Earlier this week newspapers across the globe headlined an immense breakthrough in Alzheimer’s research. A spinal fluid test was shown to be potentially “100 percent accurate in identifying patients with significant memory loss who are on their way to developing Alzheimer’s disease.” This stupendous breakthrough in a field that has generally seen slow research gains came seemingly out of the blue. One of the most critical reasons for this sudden breakthrough was detailed in a follow-up article that was published yesterday.
In 2003, a number of scientists involved in Alzheimer’s research pushed for a total and open sharing of data between all researchers, universities, corporations and other groups involved in serious Alzheimer’s research. Traditionally each of these groups holds on to their own data and keeps it as un-normalized information that is shared internally. Why? Because the potential for huge profits were too astronomical to share. As it became clear that this was not working researchers realized there had to be a different way. As one researcher put it: “we wanted to get out of what I called 19th-century drug development” and the sharing of data was key to making that happen. By sharing data openly among all groups, from largest to smallest, capitalists to non-profits, the opportunity was created to blend innovation, technique and insights together to reach this result and others to come.
So what’s the analogy to the net neutrality debate? In their legislative framework addressing net neutrality Google and Verizon proposed maintaining an open internet while prioritizing some traffic on the Web through “fast lanes” in return for additional payment. While this was galling enough to net neutrality advocates, the proposal rubbed salt into the wound by leaving out the rapidly growing wireless market. In addition, the framework also discussed the unspecified “additional online services” that would be outside the regulation of this framework. All in all, the proposal hinted at the idea that some traffic would ultimately receive better, and faster, treatment than other traffic.
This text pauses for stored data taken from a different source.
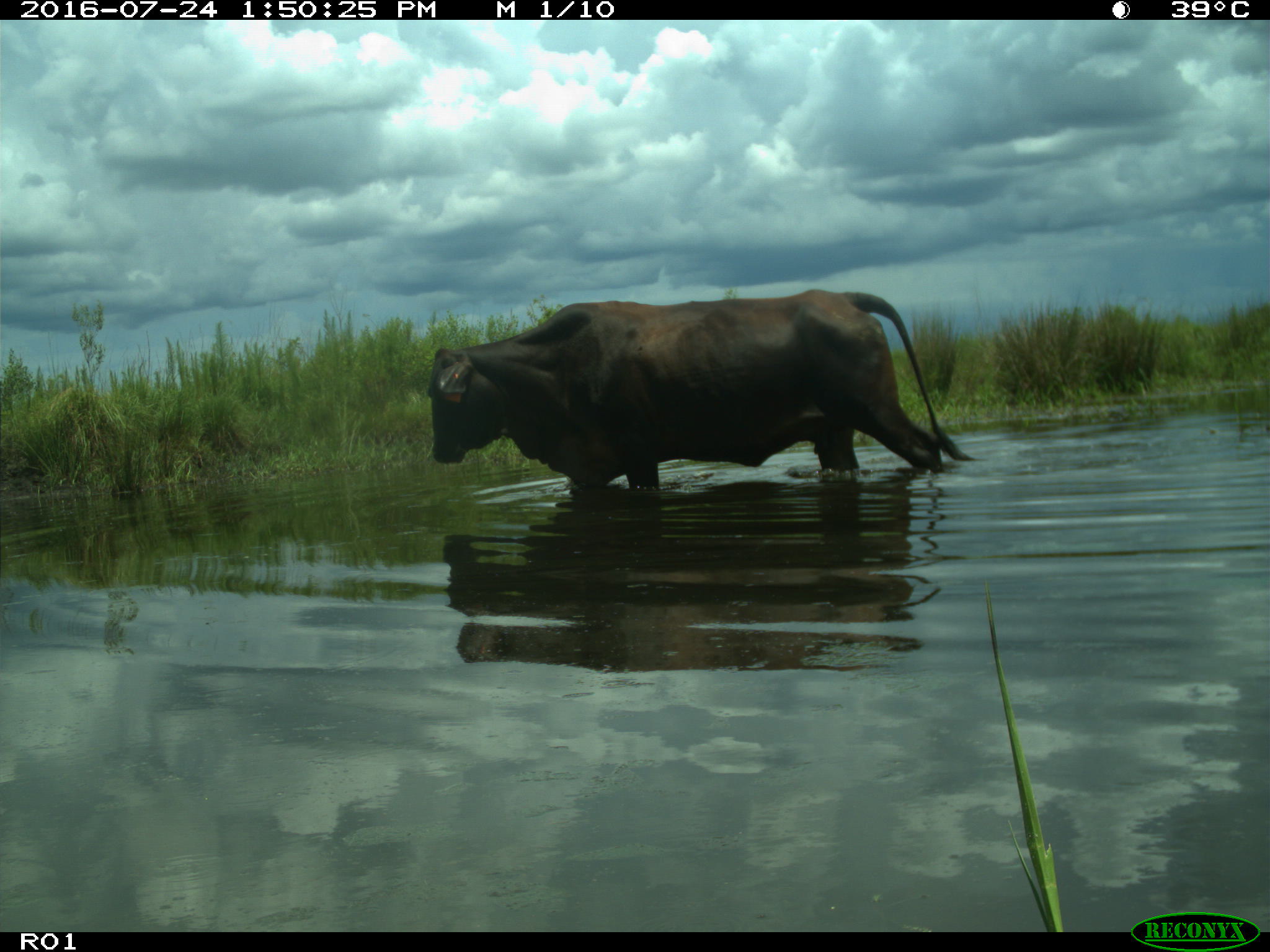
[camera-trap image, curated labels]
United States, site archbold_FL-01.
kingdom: Animalia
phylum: Chordata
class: Mammalia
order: Artiodactyla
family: Bovidae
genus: Bos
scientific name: Bos taurus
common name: domestic cow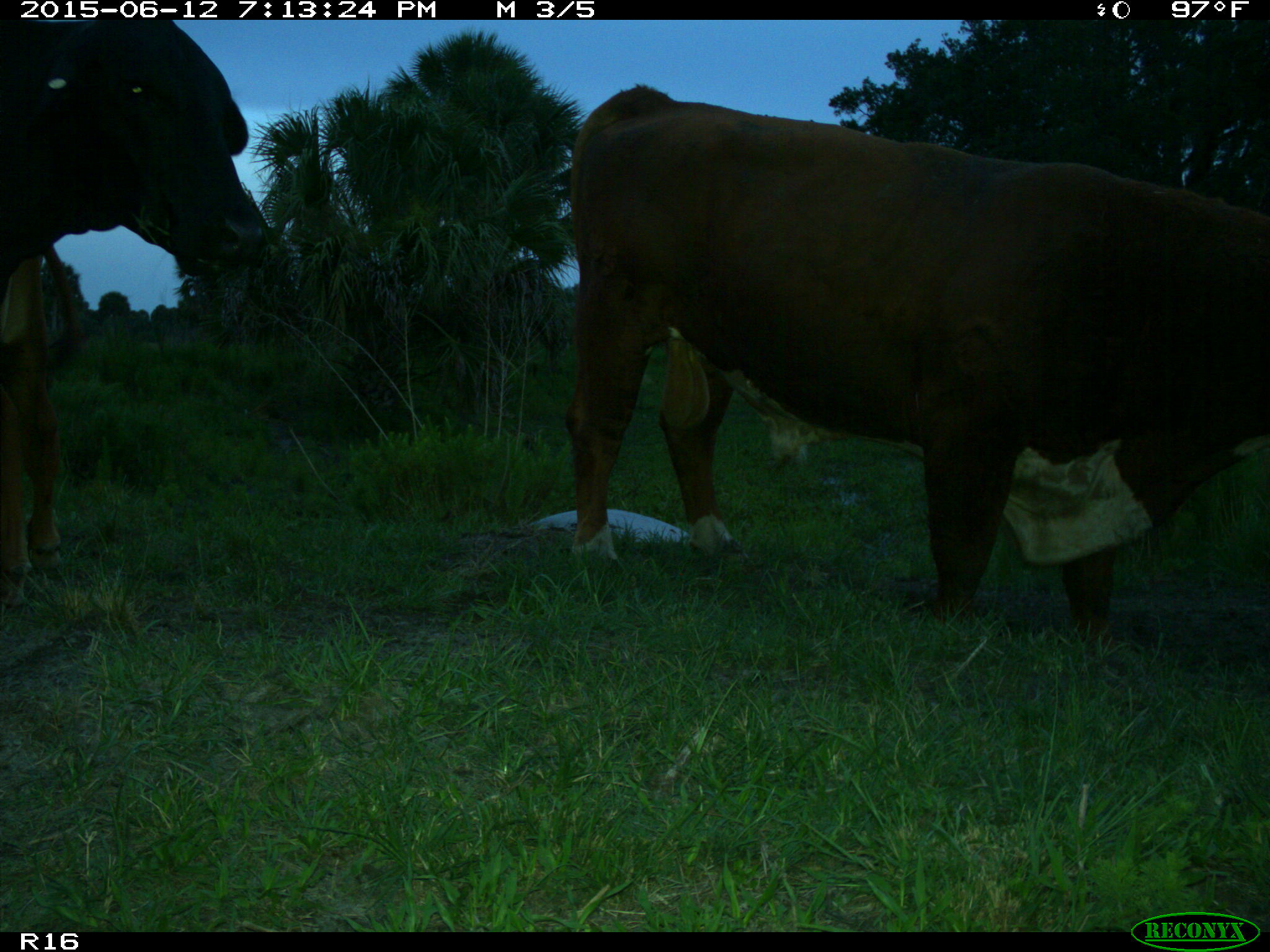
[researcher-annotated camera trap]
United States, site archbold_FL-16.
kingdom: Animalia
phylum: Chordata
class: Mammalia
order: Artiodactyla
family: Bovidae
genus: Bos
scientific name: Bos taurus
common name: domestic cow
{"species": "Bos taurus (domestic cow)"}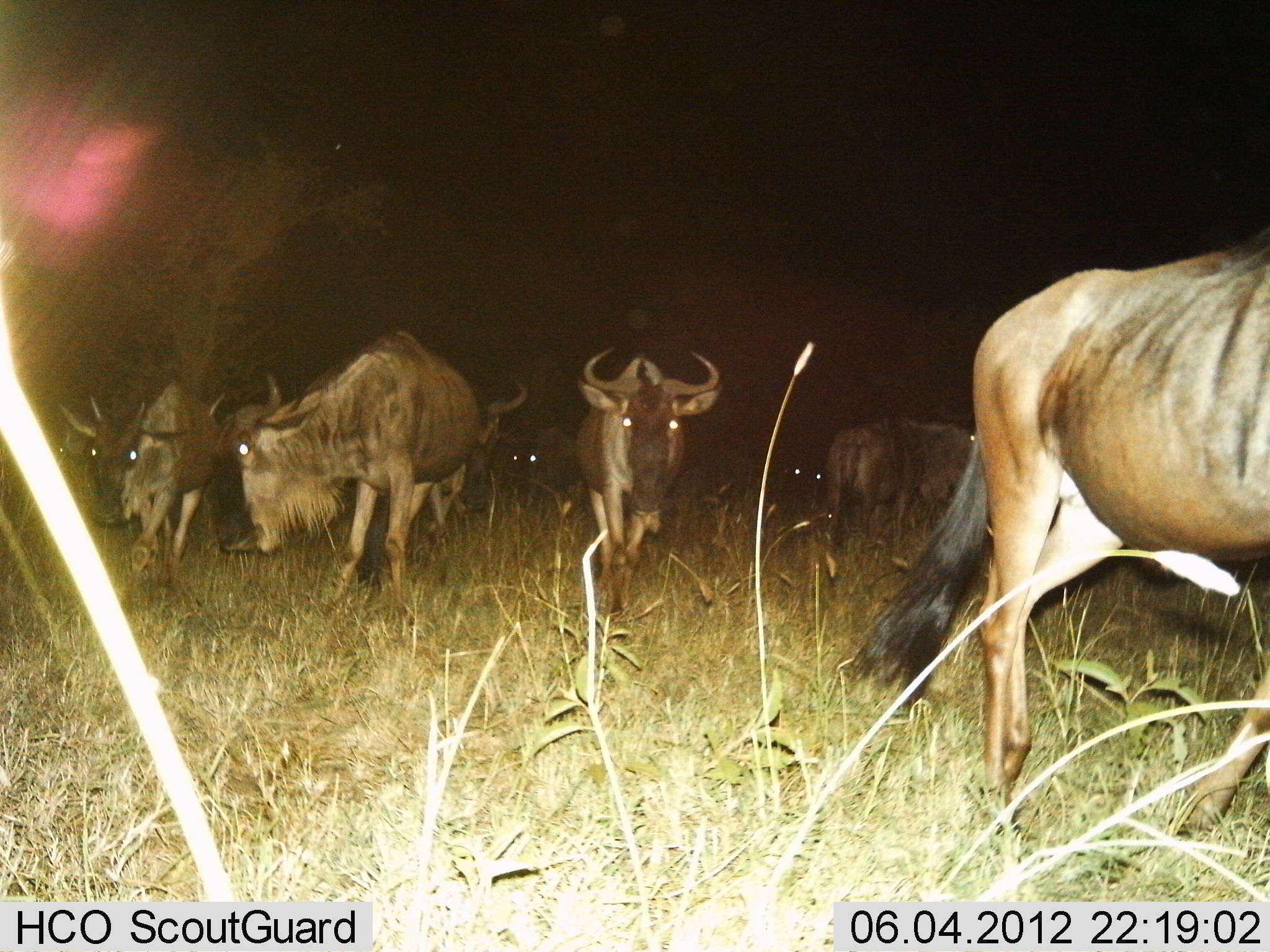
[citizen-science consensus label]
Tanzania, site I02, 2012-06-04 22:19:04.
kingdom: Animalia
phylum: Chordata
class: Mammalia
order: Artiodactyla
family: Bovidae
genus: Connochaetes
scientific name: Connochaetes taurinus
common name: blue wildebeest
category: wildebeest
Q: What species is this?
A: Wildebeest (blue wildebeest) (Connochaetes taurinus).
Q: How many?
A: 9.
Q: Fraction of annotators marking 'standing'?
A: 60%.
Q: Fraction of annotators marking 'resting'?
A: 10%.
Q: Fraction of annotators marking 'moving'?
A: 70%.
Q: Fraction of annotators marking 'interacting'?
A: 0%.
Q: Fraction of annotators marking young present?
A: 0%.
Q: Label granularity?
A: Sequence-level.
So let’s consider what might have happened if this framework had been, even philosophically, applied to Alzheimer’s research. Instead of the unprecedented open sharing of data we might have seen data from corporations or large universities take precedence over the data from the smaller less funded research groups. Smaller, more agile labs or researchers might have seen their data sit on the back burner. How many ideas would have been lost in this process? How much slower would the process have been if researchers working with “fast lane” data had to wait or even backtrack once “slow lane” data arrived? I think it is clear that any prioritization of data or outside control by a bandwidth provider could have significantly disrupted the results of the research.To be clear most of the Web content in the “fast lanes” of the Google-Verizon framework is far more prosaic than medical research data. It’s not like getting e-mail or an old episode of “Lost” at high speed is as critical as gaining insight into an inscrutable, brain ravaging disease. But innovation online takes many forms and has many applications. By putting a premium on one packet of data over another, and especially in the world of wireless, we risk going back to “19th-century thinking” of another sort and losing the openness that has made the Web the agent for positive change that it is today.